• Given data

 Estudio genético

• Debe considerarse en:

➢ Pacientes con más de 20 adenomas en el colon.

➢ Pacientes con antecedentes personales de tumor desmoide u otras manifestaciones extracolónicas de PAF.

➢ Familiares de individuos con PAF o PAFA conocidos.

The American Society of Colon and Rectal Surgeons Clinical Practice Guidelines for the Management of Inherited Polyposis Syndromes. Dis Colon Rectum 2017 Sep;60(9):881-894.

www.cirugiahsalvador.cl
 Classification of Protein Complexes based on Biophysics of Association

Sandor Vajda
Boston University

==

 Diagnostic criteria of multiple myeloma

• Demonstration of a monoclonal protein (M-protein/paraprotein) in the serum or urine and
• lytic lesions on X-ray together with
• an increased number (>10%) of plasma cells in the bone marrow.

• Task objective
What are the lines above, starting at the one with "Estudio genético" and ending at the one with "Boston University"? Give them again exactly, and only them.

• Solution
 Estudio genético

• Debe considerarse en:

➢ Pacientes con más de 20 adenomas en el colon.

➢ Pacientes con antecedentes personales de tumor desmoide u otras manifestaciones extracolónicas de PAF.

➢ Familiares de individuos con PAF o PAFA conocidos.

The American Society of Colon and Rectal Surgeons Clinical Practice Guidelines for the Management of Inherited Polyposis Syndromes. Dis Colon Rectum 2017 Sep;60(9):881-894.

www.cirugiahsalvador.cl
 Classification of Protein Complexes based on Biophysics of Association

Sandor Vajda
Boston University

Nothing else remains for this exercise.